Abstract 20130: Hypertrophic Cardiomyopathy in RAF1 Mutant-associated Noonan Syndrome Requires Complex Cellular Interplay

Abstract

Hypertrophic cardiomyopathy (HCM) has multiple etiologies, including hypertension, cardiac valve disease or genetic defects. Most inherited HCM results from defects in sarcomere proteins, but ~25% are caused by aberrant cardiac signal transduction genes. RASopathies are developmental disorders with multiple variably penetrant features, including HCM, which are caused by mutations in genes encoding RAS/extracellular signal-regulated kinase (ERK) pathway components.

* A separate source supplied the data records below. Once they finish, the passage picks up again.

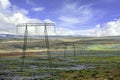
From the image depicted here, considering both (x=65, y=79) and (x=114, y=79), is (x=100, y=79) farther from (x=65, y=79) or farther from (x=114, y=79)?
(x=65, y=79)

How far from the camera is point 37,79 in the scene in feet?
158

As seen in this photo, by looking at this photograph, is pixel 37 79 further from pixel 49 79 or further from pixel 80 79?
pixel 80 79

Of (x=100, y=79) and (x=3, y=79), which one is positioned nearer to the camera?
(x=100, y=79)

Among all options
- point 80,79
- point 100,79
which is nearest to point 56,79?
point 80,79

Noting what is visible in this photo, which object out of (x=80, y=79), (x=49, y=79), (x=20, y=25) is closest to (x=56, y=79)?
(x=49, y=79)

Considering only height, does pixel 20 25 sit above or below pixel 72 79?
above

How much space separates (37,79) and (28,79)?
1606 millimetres

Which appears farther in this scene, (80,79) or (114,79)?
(80,79)

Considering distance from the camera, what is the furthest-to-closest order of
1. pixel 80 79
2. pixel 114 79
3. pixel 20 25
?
1. pixel 20 25
2. pixel 80 79
3. pixel 114 79

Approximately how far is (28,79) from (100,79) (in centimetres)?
1272

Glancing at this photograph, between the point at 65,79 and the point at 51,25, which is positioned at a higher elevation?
the point at 51,25

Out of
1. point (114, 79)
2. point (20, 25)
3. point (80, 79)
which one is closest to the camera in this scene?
point (114, 79)

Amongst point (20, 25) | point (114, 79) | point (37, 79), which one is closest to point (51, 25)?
point (20, 25)

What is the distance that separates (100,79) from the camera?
4547 centimetres
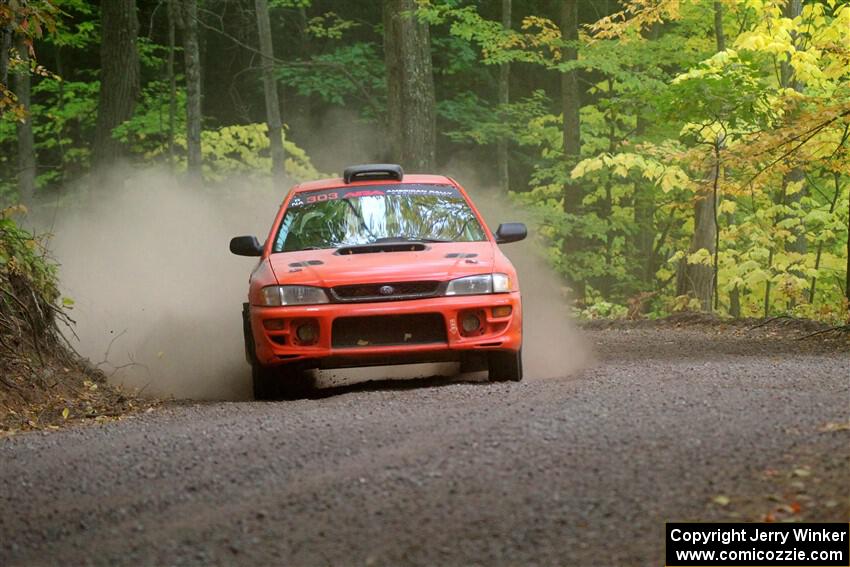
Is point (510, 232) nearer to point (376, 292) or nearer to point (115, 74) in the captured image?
point (376, 292)

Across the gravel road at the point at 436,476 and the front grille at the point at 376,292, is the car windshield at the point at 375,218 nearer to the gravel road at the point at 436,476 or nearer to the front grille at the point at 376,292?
the front grille at the point at 376,292

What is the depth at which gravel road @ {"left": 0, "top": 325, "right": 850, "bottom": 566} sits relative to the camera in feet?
16.3

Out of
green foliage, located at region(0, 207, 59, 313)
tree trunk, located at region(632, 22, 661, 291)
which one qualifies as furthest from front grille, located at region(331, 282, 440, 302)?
tree trunk, located at region(632, 22, 661, 291)

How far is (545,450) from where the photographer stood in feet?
20.9

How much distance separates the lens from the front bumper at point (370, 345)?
936 cm

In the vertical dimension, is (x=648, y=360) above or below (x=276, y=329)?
below

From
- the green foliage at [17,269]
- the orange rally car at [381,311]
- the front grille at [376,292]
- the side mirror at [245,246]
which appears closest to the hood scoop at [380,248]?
the orange rally car at [381,311]

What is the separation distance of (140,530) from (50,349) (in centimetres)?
692

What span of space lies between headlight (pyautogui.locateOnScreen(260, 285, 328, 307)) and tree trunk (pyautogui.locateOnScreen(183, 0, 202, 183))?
1619 cm

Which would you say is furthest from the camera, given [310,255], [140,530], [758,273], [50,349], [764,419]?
[758,273]

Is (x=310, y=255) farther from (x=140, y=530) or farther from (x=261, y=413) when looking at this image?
(x=140, y=530)

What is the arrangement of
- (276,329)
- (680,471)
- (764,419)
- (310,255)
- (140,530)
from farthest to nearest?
(310,255) → (276,329) → (764,419) → (680,471) → (140,530)

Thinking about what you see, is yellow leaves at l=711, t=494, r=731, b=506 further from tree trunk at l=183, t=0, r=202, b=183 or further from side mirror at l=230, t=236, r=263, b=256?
tree trunk at l=183, t=0, r=202, b=183

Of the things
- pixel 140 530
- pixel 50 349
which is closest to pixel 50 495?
pixel 140 530
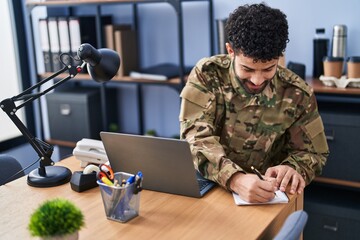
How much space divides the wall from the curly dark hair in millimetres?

The most common RASopathy, Noonan Syndrome (NS), results from gain-of-function alleles in PTPN11, KRAS, SHOC2, SOS1/2, RAF1 and RIT1. Activating mutations in RAF1 are strongly (~95%) associated with HCM. Global knock-in mice harboring the NS allele Raf1L613V recapitulate the features of NS-associated HCM, including ventricular chamber dilatation, enhanced cardiac contractility, and exacerbation of pressure-overload induced fibrosis. Here, using inducible Raf1L613V knock-in mice and lineage-specific Cre lines, we show that RAF1 mutant-associated HCM is caused by a complex interplay of multiple cardiac cell types. Surprisingly, cardiomyocyte-specific Raf1L613V expression caused minimal hypertrophy, yet markedly increased cardiac contractility. By contrast, endocardial/cardiac endothelial (EC)-specific Raf1L613V expression promoted cardiomyocyte hypertrophy without affecting contractility. In direct or Transwell co-cultures, Raf1L613V-expressing ECs increased the size of normal cardiomyocytes. Cytokine arrays revealed increased IL6 secretion from isolated Raf1L613V-expressing ECs, and JAK-STAT, PI3K, and MEK/ERK activation were enhanced in EC-Raf1L613V hearts. Blocking IL6 action with neutralizing anti-IL6 antibodies reversed cardiomyocyte hypertrophy in EC/cardiomyocyte co-cultures. Finally, Raf1L613V expression in cardiomyocytes or cardiac fibroblasts, but not in ECs, exacerbated fibrosis upon pressure-overload. Taken together, our data indicate that NS HCM requires complex, cell-autonomous and -non-autonomous interactions between cardiomyocytes, ECs, and fibroblasts. Furthermore, we identify the IL6 pathway as a potential therapeutic target for RASopathy-associated HCM.